The mutant L1Fc chimeras were produced and purified as described previously (De Angelis et al., 1999). Briefly, COS-7 cells were transiently transfected with 10 μg DNA per 150 mm culture dish, the soluble Fc chimeric protein was allowed to accumulate in the media for 6 days and was recovered and purified by protein A-Sepharose affinity chromatography. In the binding experiments, L1Fcs were cross-linked to anti-human Fc antibodies (50 μg/ml, Jackson Immunoresearch) for 1 hr at 37° C. Binding detection to NP-1 requested concentrations of L1Fcs 10 folds higher than L1. Antibody conjugated L1-Fc protein was then incubated with monolayers of COS7 cells transiently transfected with expression vectors encoding full length human L1 or myc-tagged NP-1 where the cytoplasmic domain is deleted (gift of J. Raper, 2000 and Renzi et al., 1999). Following incubation, the cells were fixed with 4% PFA, and processed for double-immunofluorescence detection. NP-1 was detected using a mouse anti-c myc antibody (clone 9E10, Sigma) and L1 using a rat monoclonal anti-L1 antibody.

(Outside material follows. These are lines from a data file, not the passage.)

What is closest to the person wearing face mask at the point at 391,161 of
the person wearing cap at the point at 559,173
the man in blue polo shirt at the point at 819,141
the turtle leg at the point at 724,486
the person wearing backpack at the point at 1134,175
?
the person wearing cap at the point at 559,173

Secondary antibody anti-c-myc (Texas-red conjugated anti-mouse antibodies) was used to detect NP-1, anti-L1 (Texas red conjugated anti-rat antibodies) to detect L1, and anti-Fc (FITC conjugated anti-rabbit antibodies) to detect bound L1Fc chimeras. After secondary antibody incubation, the cells were washed with PBS and mounted in Mowiol (Calbiochem).

C. Two Color Aggregation Assay

A two-color aggregation assay was developed, modified from the homophilic binding assay described by De Angelis et al. (1999). For the two-color assay, red and green fluorescent microsphere beads (0.6 um, Duke Scientific Corps.) were coated with anti-human IgG antibody (Fc specific; Sigma, 1-2136). 2.5 μg of wild type (red beads) or mutant (green beads) L1Fc-proteins were conjugated to 10 μl of antibody-coated beads by incubating for 2 hrs at 37° C. Excess unbound protein was removed by washing with PBS/5% FCS. For each mutant, a 1:1 mixture of wild-type L1 and mutant L1 coated beads was prepared, dissaggregated to produce a single bead suspension and allowed to form mixed aggregates at 37° C. with samples removed in duplicate over a 30-minute time course. Samples were diluted 1:5000 into ice cold PBS and the proportion of 2 colour aggregates was assessed using a fluorescence activated cell sorter (Becton Dickenson FACSort). Ten thousand particles were counted per sample and categorised as red only (WT-L1: WT-L1), green only (Mutant L1: Mutant L1) or mixed aggregates. Every mutant protein was assayed at least 3 separate times and standardised to a wild-type control conducted in parallel.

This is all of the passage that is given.